§ **SELECTED TEXT**:

***

I am sitting in the waiting room at my insurer’s Mental Healthcare Facility. We all sit together, on this stained and awful circular arrangement of olive green couches. Father Knows Best blares from the tv directly above and behind my head. Why did I choose this seat? What channel could this be? We all avoid eye contact, mostly via cell phone screen, except for the man in the wheelchair. He is staring directly at me, I can feel it even when I’m not looking. I can’t tell if he’s staring on purpose or because he lacks the motor control to look elsewhere. I try to avoid this place. I only come maybe 4 times per year, well under the allotted number of annual visits.
My parents have always been suspicious of educated strangers trained to help. “It goes on your record,” my stepmom used to say. She believed neighbors and employers would somehow find out, that your future could be ruined. I was raised not to tell anyone, not even close friends, my problems, my secrets, to push it down, to hold it in, to suck it up.
I heeded that advice for some time. I kept it all inside. I was very, very quiet. Eventually, something broke, and it came pouring out.
My dad asks me how my week went. I’m having one of those weeks I sometimes have when I feel low, like I am moving underwater. It only happens occasionally. When it does, it is intense, and recent external events have made things more hectic than usual. I tell him it has been a long week, and, to my surprise, he presses for more details. I begin to give them. He quickly stops me. He tells me about his girlfriend’s sister-in-law’s ALS. She can’t move her arms, he says. She can’t speak. We are still alive, he says. We can speak. I think he is trying to make me feel better. It isn’t working.
I hate myself a little when I go to therapy. It such a privileged person thing to do, to whine to someone about my problems when I have my health, enough food, good kids, a stable relationship, a warm home. I have pet turtles that swim in a 40 gallon tank, and some people don’t have water. I am not that man in the wheelchair who probably can’t move his head. I feel obnoxious for feeling like I have problems. I hate everyone in here, I hate my brain. I am sorry for the nice redhead who has to listen to me.
I come here anyway. I force myself through an awkward session of talking and, sometimes, crying. I blow my nose and wipe at my eyes with the cheap, scratchy tissue from the little blue cardboard box. I am exhausted when we are finished.
I would like to be able to sort out my head alone, to not need any help, with anything. I would like to be as strong and repressed as my parents tried to teach me to be. But I’m not. Sometimes I need help. At least four times a year.

***

§ **WHAT IS NEEDED**: Please restate the part of the therapy essay above that opens with the words containing "I come here" and closes with "we are finished.", and switch "scratchy" to "rough".

[Scene geometry reasoning data]
***

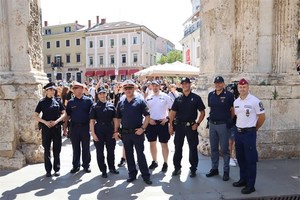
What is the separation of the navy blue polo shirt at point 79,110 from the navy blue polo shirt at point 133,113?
2.85 ft

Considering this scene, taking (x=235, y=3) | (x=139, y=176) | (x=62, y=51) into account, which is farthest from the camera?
(x=62, y=51)

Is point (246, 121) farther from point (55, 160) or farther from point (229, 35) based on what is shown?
point (55, 160)

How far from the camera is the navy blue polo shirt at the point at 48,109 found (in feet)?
19.2

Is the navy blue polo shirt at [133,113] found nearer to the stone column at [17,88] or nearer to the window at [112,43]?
the stone column at [17,88]

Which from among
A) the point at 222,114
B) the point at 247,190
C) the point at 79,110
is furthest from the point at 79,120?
the point at 247,190

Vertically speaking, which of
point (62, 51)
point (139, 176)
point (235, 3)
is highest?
point (62, 51)

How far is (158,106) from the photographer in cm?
633

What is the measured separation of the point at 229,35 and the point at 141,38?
49516mm

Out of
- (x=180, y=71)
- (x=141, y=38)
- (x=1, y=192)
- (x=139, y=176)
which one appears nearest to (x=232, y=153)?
(x=139, y=176)

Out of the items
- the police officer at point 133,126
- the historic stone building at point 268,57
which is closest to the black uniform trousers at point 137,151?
the police officer at point 133,126

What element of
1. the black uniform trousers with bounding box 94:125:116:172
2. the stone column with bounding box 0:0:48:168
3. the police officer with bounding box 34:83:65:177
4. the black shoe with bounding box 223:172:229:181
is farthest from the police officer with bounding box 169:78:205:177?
the stone column with bounding box 0:0:48:168

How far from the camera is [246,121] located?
16.3 ft

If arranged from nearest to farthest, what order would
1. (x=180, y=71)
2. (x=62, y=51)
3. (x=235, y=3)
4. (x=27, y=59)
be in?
(x=27, y=59) < (x=235, y=3) < (x=180, y=71) < (x=62, y=51)

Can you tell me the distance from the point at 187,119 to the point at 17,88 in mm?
3655
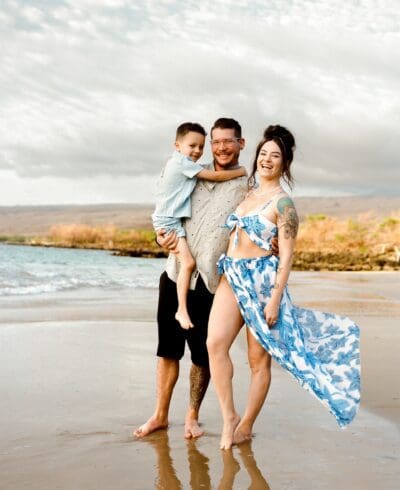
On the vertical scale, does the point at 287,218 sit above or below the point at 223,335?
above

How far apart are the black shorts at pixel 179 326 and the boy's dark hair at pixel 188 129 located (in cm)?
90

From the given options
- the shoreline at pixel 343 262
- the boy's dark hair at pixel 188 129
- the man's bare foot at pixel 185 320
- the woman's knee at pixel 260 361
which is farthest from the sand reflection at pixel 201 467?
the shoreline at pixel 343 262

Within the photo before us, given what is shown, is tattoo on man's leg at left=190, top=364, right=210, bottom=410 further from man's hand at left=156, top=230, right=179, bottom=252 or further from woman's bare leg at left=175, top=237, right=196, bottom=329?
man's hand at left=156, top=230, right=179, bottom=252

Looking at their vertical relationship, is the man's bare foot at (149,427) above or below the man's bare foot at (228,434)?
below

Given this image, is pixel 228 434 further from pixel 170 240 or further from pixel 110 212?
pixel 110 212

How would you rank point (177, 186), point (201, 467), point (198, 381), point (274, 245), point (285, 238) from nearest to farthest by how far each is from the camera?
point (201, 467)
point (285, 238)
point (274, 245)
point (177, 186)
point (198, 381)

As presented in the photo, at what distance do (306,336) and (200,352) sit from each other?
A: 2.23ft

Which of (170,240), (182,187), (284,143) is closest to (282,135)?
(284,143)

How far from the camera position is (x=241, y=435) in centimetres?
412

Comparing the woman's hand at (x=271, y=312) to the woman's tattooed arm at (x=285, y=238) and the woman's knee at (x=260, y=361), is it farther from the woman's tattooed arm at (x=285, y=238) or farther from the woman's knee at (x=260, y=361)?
the woman's knee at (x=260, y=361)

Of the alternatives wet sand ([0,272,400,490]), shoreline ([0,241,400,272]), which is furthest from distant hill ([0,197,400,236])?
wet sand ([0,272,400,490])

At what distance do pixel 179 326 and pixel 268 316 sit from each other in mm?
705

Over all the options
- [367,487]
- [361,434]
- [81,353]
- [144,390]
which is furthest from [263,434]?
[81,353]

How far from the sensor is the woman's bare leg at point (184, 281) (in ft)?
13.8
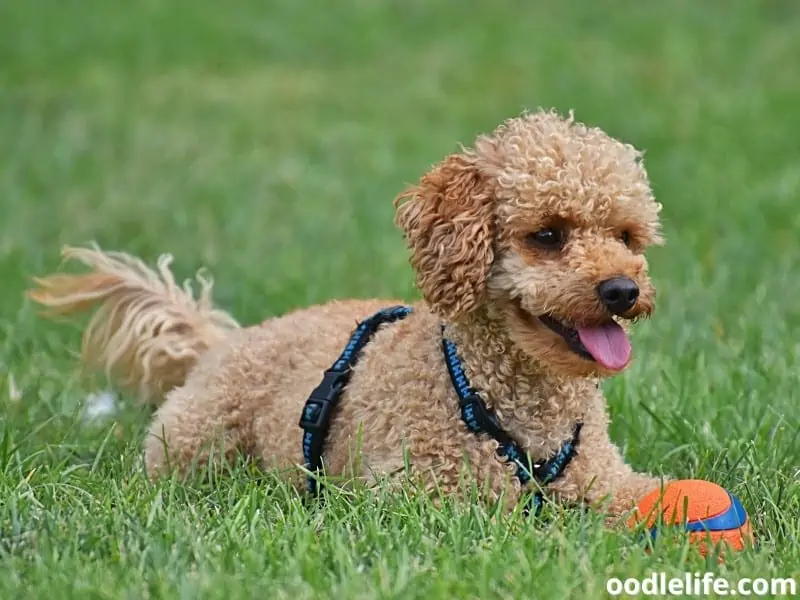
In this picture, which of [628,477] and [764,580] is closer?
[764,580]

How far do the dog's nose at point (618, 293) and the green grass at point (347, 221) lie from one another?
1.91ft

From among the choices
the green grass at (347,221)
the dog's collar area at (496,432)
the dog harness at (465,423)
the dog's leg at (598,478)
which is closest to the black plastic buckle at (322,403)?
the dog harness at (465,423)

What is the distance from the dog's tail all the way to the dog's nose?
2.07 metres

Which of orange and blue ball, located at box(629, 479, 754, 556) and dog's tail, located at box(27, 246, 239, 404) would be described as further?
dog's tail, located at box(27, 246, 239, 404)

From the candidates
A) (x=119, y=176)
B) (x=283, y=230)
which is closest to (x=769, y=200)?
(x=283, y=230)

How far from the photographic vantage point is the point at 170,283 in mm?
5695

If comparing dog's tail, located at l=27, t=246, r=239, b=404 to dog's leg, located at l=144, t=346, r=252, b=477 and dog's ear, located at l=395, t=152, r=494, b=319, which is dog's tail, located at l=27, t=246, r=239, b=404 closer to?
dog's leg, located at l=144, t=346, r=252, b=477

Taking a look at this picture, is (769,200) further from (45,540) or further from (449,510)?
(45,540)

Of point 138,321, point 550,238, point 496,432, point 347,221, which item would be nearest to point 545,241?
point 550,238

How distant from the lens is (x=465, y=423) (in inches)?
→ 163

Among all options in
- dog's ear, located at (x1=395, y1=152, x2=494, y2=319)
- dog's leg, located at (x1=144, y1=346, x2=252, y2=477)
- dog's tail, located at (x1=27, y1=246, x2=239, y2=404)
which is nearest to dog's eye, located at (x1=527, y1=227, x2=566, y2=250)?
dog's ear, located at (x1=395, y1=152, x2=494, y2=319)

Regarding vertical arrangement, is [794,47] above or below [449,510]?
above

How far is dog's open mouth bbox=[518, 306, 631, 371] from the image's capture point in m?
3.94

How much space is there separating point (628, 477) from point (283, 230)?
4.69 m
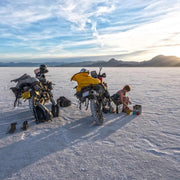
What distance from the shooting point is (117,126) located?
4215mm

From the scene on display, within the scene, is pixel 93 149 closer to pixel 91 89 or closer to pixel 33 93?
pixel 91 89

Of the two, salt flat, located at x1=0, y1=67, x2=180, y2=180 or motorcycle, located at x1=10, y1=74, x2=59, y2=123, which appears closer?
salt flat, located at x1=0, y1=67, x2=180, y2=180

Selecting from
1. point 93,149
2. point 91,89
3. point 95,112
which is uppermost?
point 91,89

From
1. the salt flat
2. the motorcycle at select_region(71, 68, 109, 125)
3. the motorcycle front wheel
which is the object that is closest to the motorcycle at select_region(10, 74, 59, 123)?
the salt flat

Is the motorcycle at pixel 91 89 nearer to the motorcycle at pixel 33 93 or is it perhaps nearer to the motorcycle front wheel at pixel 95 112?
the motorcycle front wheel at pixel 95 112

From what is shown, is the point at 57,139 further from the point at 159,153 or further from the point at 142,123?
the point at 142,123

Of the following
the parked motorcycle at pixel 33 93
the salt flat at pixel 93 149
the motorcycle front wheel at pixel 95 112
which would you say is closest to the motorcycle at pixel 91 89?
the motorcycle front wheel at pixel 95 112

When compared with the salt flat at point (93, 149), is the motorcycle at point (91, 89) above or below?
above

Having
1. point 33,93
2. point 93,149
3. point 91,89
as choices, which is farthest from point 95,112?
point 33,93

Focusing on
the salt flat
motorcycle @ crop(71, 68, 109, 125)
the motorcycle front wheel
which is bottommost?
the salt flat

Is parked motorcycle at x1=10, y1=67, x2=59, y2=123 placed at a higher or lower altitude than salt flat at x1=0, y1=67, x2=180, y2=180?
higher

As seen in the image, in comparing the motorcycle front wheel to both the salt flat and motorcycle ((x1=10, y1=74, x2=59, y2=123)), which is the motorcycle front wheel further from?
motorcycle ((x1=10, y1=74, x2=59, y2=123))

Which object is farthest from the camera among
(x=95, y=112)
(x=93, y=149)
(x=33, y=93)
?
(x=33, y=93)

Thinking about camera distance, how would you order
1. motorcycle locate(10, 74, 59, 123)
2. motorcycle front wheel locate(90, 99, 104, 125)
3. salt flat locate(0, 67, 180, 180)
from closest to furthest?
salt flat locate(0, 67, 180, 180)
motorcycle front wheel locate(90, 99, 104, 125)
motorcycle locate(10, 74, 59, 123)
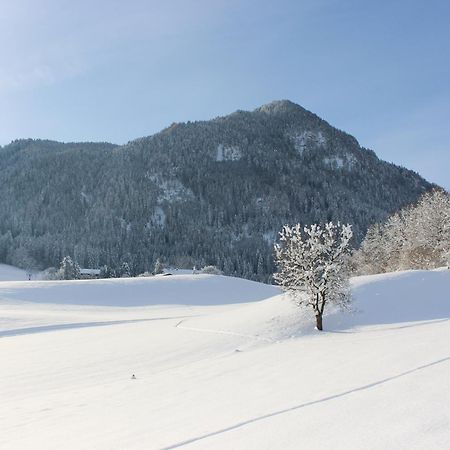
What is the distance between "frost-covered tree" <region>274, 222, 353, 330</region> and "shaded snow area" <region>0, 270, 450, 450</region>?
1547mm

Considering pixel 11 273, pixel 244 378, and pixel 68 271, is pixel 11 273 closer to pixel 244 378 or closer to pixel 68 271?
pixel 68 271

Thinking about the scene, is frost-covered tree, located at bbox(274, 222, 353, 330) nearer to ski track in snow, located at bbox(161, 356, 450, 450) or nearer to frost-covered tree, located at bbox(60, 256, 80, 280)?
ski track in snow, located at bbox(161, 356, 450, 450)

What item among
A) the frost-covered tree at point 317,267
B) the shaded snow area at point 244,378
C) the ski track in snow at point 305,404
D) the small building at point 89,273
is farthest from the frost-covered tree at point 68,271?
the ski track in snow at point 305,404

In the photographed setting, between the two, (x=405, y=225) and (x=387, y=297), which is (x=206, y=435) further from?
(x=405, y=225)

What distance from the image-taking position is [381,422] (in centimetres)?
842

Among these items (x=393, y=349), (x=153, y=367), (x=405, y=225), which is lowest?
(x=153, y=367)

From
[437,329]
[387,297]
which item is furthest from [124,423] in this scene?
[387,297]

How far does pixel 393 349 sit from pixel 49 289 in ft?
170

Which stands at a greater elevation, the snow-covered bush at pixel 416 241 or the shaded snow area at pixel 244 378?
the snow-covered bush at pixel 416 241

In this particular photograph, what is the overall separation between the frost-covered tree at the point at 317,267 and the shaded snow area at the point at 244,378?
155 cm

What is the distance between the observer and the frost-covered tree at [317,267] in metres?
27.7

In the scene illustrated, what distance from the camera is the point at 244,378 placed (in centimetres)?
1581

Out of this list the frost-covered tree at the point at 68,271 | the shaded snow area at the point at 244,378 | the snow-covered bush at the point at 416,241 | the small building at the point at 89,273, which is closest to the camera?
the shaded snow area at the point at 244,378

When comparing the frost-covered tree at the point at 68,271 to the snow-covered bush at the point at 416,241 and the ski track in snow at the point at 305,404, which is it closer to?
the snow-covered bush at the point at 416,241
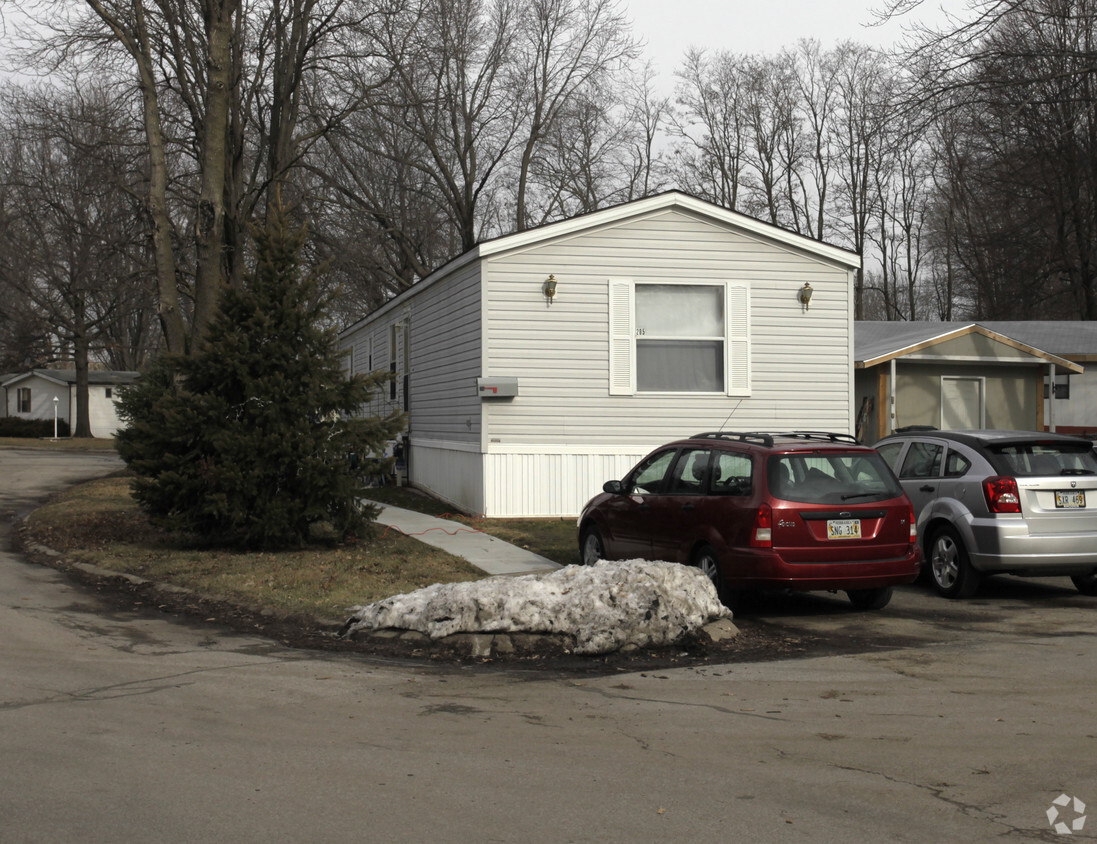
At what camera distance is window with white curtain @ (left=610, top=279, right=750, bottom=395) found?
57.3ft

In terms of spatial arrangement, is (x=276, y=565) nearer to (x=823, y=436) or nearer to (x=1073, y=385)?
(x=823, y=436)

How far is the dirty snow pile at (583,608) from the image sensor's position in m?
8.46

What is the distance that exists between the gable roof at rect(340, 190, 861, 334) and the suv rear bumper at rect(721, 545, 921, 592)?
28.3 ft

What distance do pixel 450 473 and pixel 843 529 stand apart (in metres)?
10.8

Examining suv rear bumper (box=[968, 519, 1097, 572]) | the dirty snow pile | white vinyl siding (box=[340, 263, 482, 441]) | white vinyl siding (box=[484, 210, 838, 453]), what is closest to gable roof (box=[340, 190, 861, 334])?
white vinyl siding (box=[484, 210, 838, 453])

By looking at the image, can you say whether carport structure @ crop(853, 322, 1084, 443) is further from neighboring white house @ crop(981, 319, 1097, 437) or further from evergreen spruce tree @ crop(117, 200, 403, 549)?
evergreen spruce tree @ crop(117, 200, 403, 549)

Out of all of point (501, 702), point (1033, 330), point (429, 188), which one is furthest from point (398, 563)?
point (429, 188)

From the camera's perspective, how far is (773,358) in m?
17.7

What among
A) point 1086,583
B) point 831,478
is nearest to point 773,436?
point 831,478

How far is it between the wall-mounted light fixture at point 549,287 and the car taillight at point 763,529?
8.52 meters

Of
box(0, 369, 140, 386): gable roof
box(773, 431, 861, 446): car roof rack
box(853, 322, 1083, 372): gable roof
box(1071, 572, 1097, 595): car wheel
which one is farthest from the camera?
box(0, 369, 140, 386): gable roof

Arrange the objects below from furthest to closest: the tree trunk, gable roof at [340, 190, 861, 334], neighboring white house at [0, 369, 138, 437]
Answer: neighboring white house at [0, 369, 138, 437] → the tree trunk → gable roof at [340, 190, 861, 334]

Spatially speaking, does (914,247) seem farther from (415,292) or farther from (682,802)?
(682,802)

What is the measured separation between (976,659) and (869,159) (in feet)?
136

***

§ **SOLVED PROBLEM**:
I come here anyway. I force myself through an awkward session of talking and, sometimes, crying. I blow my nose and wipe at my eyes with the cheap, rough tissue from the little blue cardboard box. I am exhausted when we are finished.